As the 1972 season wound down, Oaks general manager John Claiborne approached Lachemann about a job managing in the A’s system. Still hoping for a ticket to “The Show,” Lachemann initially turned the offer down. That’s when Iowa manager Sherm Lollar suggested that the give the opportunity a second thought.

“If I was you, Lollar supposedly said, I’d take a look around the clubhouse and reconsider,” wrote Tracy Ringolsby.8

Lachemann looked around and saw that there were plenty of players in the clubhouse younger than he was. It was clear that he wouldn’t return to the majors and that at 27 he was an old man. “I knew when the pink slips came out next spring, the older guys would get them,” he said.9

Lachemann took Claiborne up on his offer and took the helm in Burlington in 1973 on his climb back up the minor-league ladder. He managed for three years at Class A, attaining only one winning season, when his Burlington Bees went 61-59 in 1974. He had his second, and last, winning season as a manager – at any level – in 1976 when he guided the Chattanooga Lookouts of the Double-A Southern League to a 70-68 mark, winning the league’s Manager of the Year Award.10

That honor helped Lachemann garner a promotion for 1977 to Triple-A with the PCL’s San Jose Missions, who that year were still affiliated with the A’s. The Missions finished with a 64-80 record, but the Seattle Mariners chose to keep Lachemann as skipper when they took over the club in 1978. He stayed when the club switched its Triple-A affiliation to the Spokane Indians for 1979-80, having turned down an offer from A’s owner Charlie Finley to manage the big-league club when Finley wouldn’t give him sole authority over making out the daily lineup card.

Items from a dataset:
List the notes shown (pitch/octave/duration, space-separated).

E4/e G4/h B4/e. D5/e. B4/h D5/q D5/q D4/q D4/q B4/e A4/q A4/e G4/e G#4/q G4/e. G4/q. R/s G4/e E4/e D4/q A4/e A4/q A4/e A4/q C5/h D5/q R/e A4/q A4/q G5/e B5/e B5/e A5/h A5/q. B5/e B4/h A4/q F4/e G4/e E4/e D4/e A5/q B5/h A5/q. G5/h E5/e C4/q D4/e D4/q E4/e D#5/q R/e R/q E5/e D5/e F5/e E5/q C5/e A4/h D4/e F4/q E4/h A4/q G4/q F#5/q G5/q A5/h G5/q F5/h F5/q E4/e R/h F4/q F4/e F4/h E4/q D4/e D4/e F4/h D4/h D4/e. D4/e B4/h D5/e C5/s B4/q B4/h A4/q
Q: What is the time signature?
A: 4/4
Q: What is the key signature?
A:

TASKS AND EXERCISES ::
1. In the piece on Lachemann's managing career, restate the paragraph beginning "Lachemann took Claiborne up on his offer" as a short bulleted list that keeps its main facts.
2. List every win-loss record given in the Lachemann piece, along with the team and year each one belongs to.
3. Resume the account of Lachemann's managing career, starting right after its last sentence.

RESPONSES BY TASK ::
1.
- Lachemann accepted Claiborne's offer and began managing in Burlington in 1973.
- He managed at Class A for three years, with only one winning season: the Burlington Bees' 61-59 record in 1974.
- In 1976 he led the Double-A Chattanooga Lookouts of the Southern League to a 70-68 mark, his second and last winning season as a manager at any level.
- That year he won the league's Manager of the Year Award.

2.
- Burlington Bees, 1974: 61-59
- Chattanooga Lookouts, 1976: 70-68
- San Jose Missions, 1977: 64-80

3.
The Mariners were entering their fifth season of existence when the 1981 season opened. They hadn’t come anywhere close to the .500 mark in any of their previous four years, which is understandable in a new team, but they weren’t getting any better. They went 59-103 in 1980, and had got off to an abysmal 6-18 start in 1981 under manager Maury Wills. Management decided that with this Wills there was no way, so they fired him on May 6 and brought in Lachemann. Lachemann was deemed an “interim” manager, but responded to a reporter’s query that the title didn’t bother him. “Interim?” he said. “I feel any manager in the big leagues is that way. If you don’t do the job, you’re gone.”11

The team initially responded well to the change, winning Lachemann’s debut game 12-1 over Milwaukee, which started a modest four-game winning streak. They followed this up with a four-game losing skid on their way to a 44-65 combined record in the strike-shortened season. By Mariners standards that was pretty good, as was Lachemann’s 38-47 mark. After the season, the team told him he could erase the “interim” from his business cards by signing him to a one-year contract for 1982 with options for two more years. Mariners players, who liked having him as their boss, welcomed the news.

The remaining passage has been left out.